# Update on the Bellarata gang :) *pics*



## bellaratamaltese (May 24, 2006)

Geez, I can't believe my last thread was made 6 mos ago! I don't post as much here because I feel like I overdo it on Instagram and facebook but here is an update!

We just got back from Orlando and showing at the AKC/Eukanuba National championship show, which was a whole lot of fun. I absolutely love visiting with all of our SM friends and this year, finally got Carina to Eukanuba :aktion033: We shared a suite with Carina and we had quite the grooming party getting three maltese ready to show at 9:30 the next morning. 










My daughter Marina had a great weekend too (for the newer members, Marina is my now 15 daughter and shows in Junior Showmanship and she's been showing our spayed pet who was the first maltese we bought. She kind of 'grew up' on Sm  , starting to show when she was 9) 

This was Marina and Lucy's fifth time showing at Eukanuba in jr showmanship and this year SHE MADE THE FINALS! SOOO exciting. There were 148 junior entries and they pick 12 to compete in the finals so Marina was so happy to be one of those 12 finalist. They didn't place but she didn't care, she just was happy to make the finals! here are some pics from that





























Lucy is EIGHT years old now and still shows with a smile on her face. We lucked out sooo much with her! 


Now on to Marina's latest project, Steve, who is now CHAMPION Bellarata's Captain America. He finished his championship at 11 months old and I cannot tell you what a special boy Steve is. He is Marina's buddy and is the SWEETEST maltese ever. Steve is a littermate to Mieka and Benjamen and not only is he a new champion, he also has won two Best Puppy in Shows two show weekends in a row which was very exciting for Marina.

• **Data supplied**:
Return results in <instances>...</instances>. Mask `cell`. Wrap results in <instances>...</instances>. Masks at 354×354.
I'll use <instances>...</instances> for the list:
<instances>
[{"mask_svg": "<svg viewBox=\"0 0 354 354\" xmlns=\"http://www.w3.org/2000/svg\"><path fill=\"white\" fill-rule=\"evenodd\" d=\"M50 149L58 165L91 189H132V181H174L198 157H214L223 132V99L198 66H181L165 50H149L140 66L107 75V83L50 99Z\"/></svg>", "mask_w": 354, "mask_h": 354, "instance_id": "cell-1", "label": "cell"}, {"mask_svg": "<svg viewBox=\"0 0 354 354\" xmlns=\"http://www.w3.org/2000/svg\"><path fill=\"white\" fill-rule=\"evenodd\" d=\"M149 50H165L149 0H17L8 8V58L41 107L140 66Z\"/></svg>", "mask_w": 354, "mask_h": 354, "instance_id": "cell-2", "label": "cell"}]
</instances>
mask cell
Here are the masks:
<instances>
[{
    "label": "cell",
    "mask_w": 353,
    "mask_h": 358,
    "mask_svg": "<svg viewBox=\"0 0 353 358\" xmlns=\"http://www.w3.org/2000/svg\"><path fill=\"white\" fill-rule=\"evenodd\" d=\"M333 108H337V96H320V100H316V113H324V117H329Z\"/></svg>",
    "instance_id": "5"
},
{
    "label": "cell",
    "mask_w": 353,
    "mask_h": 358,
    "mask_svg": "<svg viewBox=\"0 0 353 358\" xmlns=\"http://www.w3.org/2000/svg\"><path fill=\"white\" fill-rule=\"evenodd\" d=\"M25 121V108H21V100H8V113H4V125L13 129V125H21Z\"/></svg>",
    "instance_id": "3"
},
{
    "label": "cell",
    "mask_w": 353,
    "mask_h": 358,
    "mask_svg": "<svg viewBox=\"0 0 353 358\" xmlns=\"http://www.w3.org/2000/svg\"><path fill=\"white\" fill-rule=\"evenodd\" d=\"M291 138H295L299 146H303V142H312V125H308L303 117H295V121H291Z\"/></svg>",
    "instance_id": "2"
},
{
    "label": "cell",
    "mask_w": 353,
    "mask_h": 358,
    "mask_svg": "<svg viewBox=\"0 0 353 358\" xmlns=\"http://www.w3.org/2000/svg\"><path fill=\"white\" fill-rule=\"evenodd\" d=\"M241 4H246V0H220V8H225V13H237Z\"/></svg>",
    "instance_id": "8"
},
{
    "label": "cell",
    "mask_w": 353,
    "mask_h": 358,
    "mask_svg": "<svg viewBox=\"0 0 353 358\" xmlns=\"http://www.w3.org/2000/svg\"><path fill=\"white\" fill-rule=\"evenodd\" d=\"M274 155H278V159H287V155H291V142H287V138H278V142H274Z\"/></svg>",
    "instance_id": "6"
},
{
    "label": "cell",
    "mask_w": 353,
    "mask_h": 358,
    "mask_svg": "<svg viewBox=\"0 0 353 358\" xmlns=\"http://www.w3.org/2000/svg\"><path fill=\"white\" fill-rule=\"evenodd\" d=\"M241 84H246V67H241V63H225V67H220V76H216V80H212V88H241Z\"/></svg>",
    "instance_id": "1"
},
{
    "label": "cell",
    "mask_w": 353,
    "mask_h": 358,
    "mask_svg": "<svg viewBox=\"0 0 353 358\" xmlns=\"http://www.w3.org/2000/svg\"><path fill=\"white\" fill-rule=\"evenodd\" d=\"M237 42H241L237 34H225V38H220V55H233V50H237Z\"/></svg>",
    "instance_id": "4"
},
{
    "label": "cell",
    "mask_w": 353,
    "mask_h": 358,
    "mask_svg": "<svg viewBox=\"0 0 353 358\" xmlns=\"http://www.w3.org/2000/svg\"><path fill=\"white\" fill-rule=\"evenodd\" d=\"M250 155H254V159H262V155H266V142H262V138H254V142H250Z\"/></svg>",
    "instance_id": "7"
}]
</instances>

• **Exercise set**:
• a. According to the Maltese show update, how many junior entries were there at Eukanuba?
• b. Extend the Maltese show update, picking up after its final sentence.
The items have nothing to do with what comes next.

• **In response**:
• a. 148

• b.
And here are some casual pics of Steve














































You might notice something that doesn't look like a maltese in these photos and that is Hef, the toy fox terrier. Marina is showing him in Junior Showmanship to give Lucy a break and also shows him in the best of breed ring a bit. Hef (GCH Xeralane's Playboy) is a funny little guy and I honestly gave zero thought to the breed before but I have to admit, I love Hef. He's a funny little dog, definitely a terrier and he and Steve are BFF's. 



















He is not a 'forever' dog, just on loan but we are very much enjoying him. Even if you don't want to like him, he just kind of grows on you 

So for now, we are just enjoying the holidays and getting ready to show in the New Year! We will be heading to Westminster again this February and Marina will be showing Lucy in jr showmanship and Hef and Steve in the breed ring. Since Steve is still a puppy, he doesn't have a competitive length of coat yet but Marina is still going to work on his Grand Championship and hopefully transition him to be a good juniors dog for her.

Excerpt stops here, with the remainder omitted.